Here is a punchy Canadian comedy-drama in that burgeoning true-life genre which could loosely be called Tech Startup Hubris; we’ve seen Dumb Money (about GameStop), WeCrashed (about WeWork), and The Beanie Bubble (about the bizarre 90s web-driven tulip-style craze for Beanie Babies). The great ancestor of them all is naturally David Fincher’s The Social Network, about Facebook, with its propulsive script by Aaron Sorkin. This film is a fictionally souped-up account of the steep rise and sudden fall of the BlackBerry, the handset device that towards the end of the 00s was so ubiquitous and addictive among the white-collar classes it was known as the “Crackberry”.

Points importants :

  • Un film canadien-comédie-drame punchy dans le genre en vogue de récits basés sur des faits réels, qui pourrait être appelé Tech Startup Hubris ; nous avons vu Dumb Money (sur GameStop), WeCrashed (sur WeWork) et The Beanie Bubble (sur l’étrange folie des Beanie Babies dans les années 90). Le grand ancêtre de tous ces films est naturellement The Social Network de David Fincher, qui parle de Facebook avec son scénario entraînant d’Aaron Sorkin. Ce film est une version fictive améliorée de l’ascension fulgurante et de la chute soudaine de BlackBerry, l’appareil mobile qui était si omniprésent et addictif parmi les cols blancs à la fin des années 2000 qu’il était surnommé « Crackberry ».

Mais ensuite, Steve Jobs a dévoilé son iPhone, et les dirigeants de BlackBerry ressemblaient subitement à un groupe de brontosaures qui venaient d’être frappés par une météorite.

Jay Baruchel incarne Mike Lazaridis, le co-fondateur grisonnant de BlackBerry ; un innovateur timide, nerd et brillant qui est obsessionnel des détails. Matt Johnson, qui est le réalisateur et co-auteur du film, joue Doug Fregin, le partenaire clownesque de Mike, et les responsabilités de réalisation de Johnson ont peut-être signifié qu’il était un peu moins concentré sur sa propre performance, car il ne fait rien d’autre que fixer son ami Mike avec une incrédulité horrifiée, le visage ruisselant de sueur et la bouche grande ouverte, tandis que celui-ci se vend au système.

Ce dernier est représenté par Jim Balsillie, un investisseur à l’œil perçant, joué par Glenn Howerton, presque méconnaissable par rapport à son rôle dans It’s Always Sunny in Philadelphia.
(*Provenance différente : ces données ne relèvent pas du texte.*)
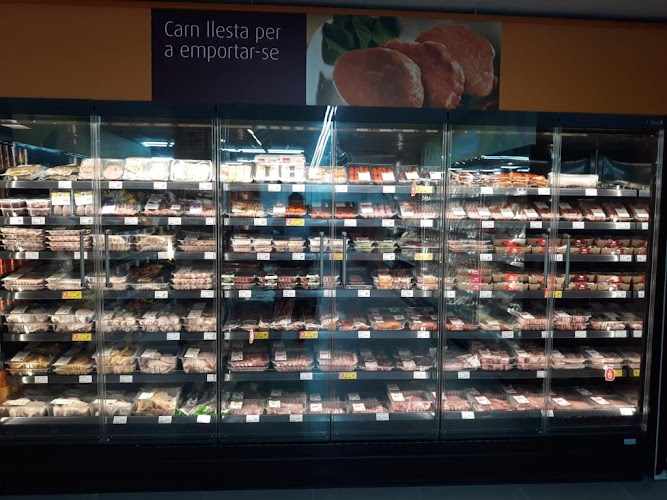 Fotografia tomada fuera de Supermercats Charter - Supermercat en Mollet del Vallès, Barcelona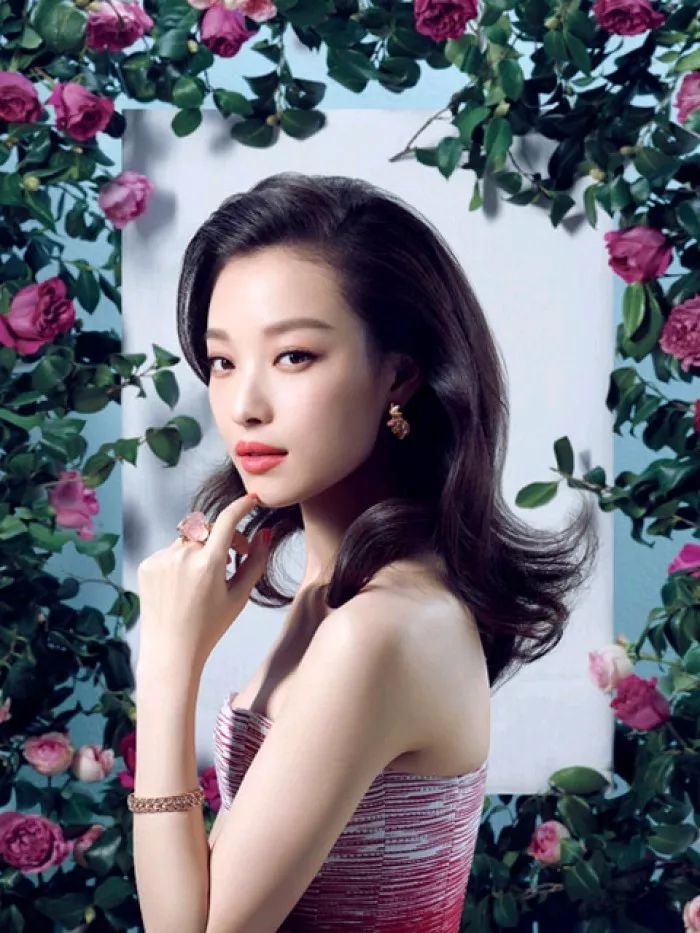 50岁女人脸大圆适合什么发型,脸大脖子短中年女士适合什么发型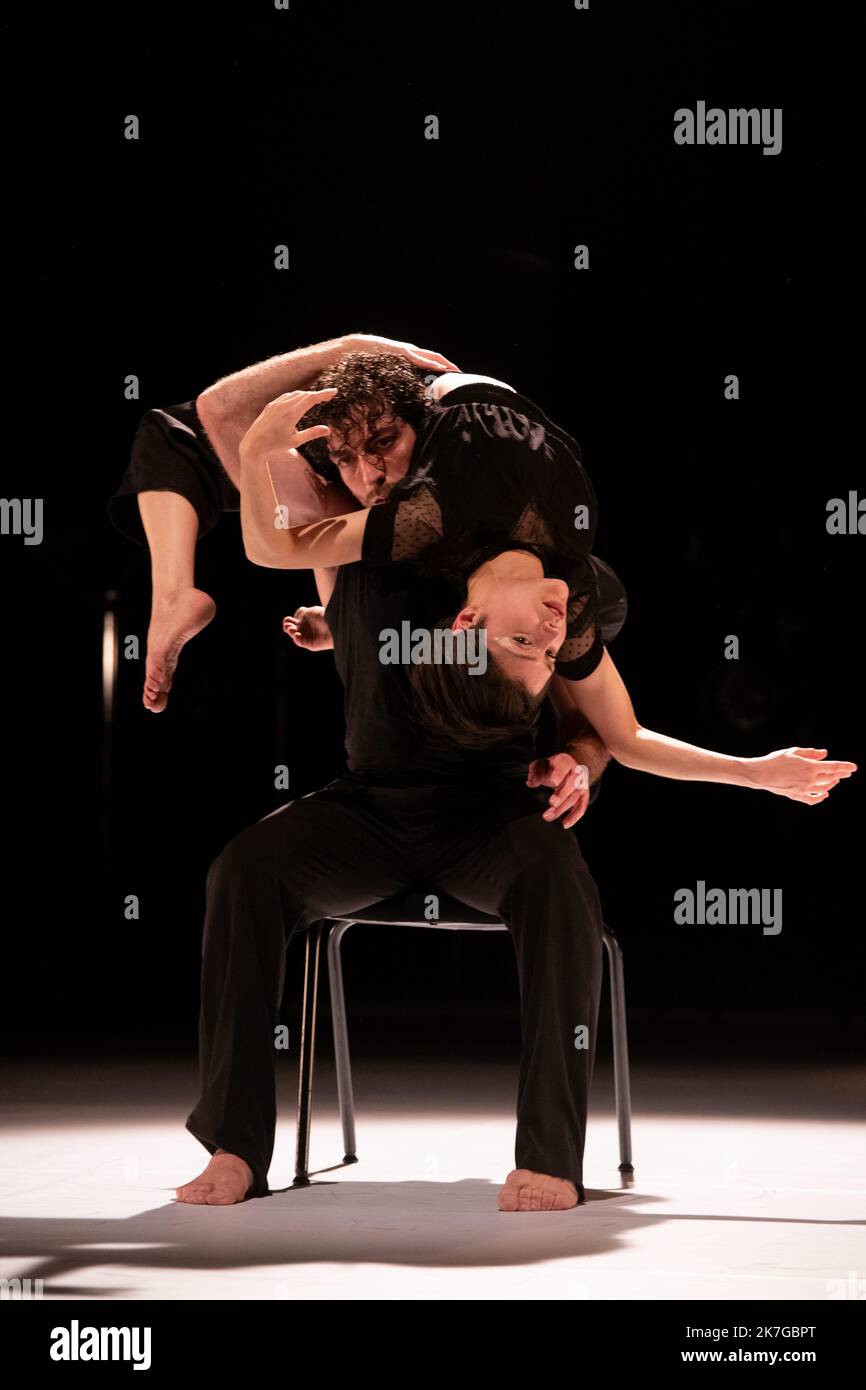 ©Laurent Pailler / le Pictorium/MAXPPP - Paris 11/02/2022 Laurent Pailler / le Pictorium - 11/2/2022 - France / Paris - IMPERFECTO Choregraphie, Mise en scène et costumes Jann Gallois et David Coria regard exterieur Frédéric le Van et Daniel Munoz Pantiga Lumieres Cyril Mulon regie son Chipi Cacheda avec Jann Gallois et David Coria (danse), David Lagos (chant), Alejandro Rojas (piano et clavicorde ) Et Daniel Suarez (percussions) Compagnie Cie Burnout cadre : 5eme Biennale d'Art Flamenco Date : 10/02/2022 lieu : Théâtre National de la danse de Chaillot ville :Paris / 11/2/2022 - France / Pa Banque D'Images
Balsillie est cet homme en costume strict qui met ces geeks amateurs de Star Wars et fainéants dans le droit chemin financier (tout en trahissant bien sûr leur éthique créative et leur état d’esprit ludique). Ces trois personnages caricaturaux correspondent vaguement à Mark Zuckerberg, Eduardo Saverin et Sean Parker tels qu’ils sont représentés dans The Social Network ; néanmoins, aucun d’entre eux n’a une vie de famille ou amoureuse en dehors du bureau, ce qui est un élément important dans la façon dont Sorkin a conçu ses personnages.

Eh bien, c’est un film assez regardable ; il y a une délusion hilarante dans le désir fanatique de Balsillie d’acheter des équipes de hockey avec sa nouvelle super richesse, et une pure pathos lorsque l’équipe de BlackBerry regarde Jobs présenter l’iPhone, comme des vétérans du cinéma muet qui assistent à l’arrivée des films parlants, exprimant à voix haute leur propre disparition imminente.

Blackberry sortira le 6 octobre dans les cinémas britanniques et irlandais.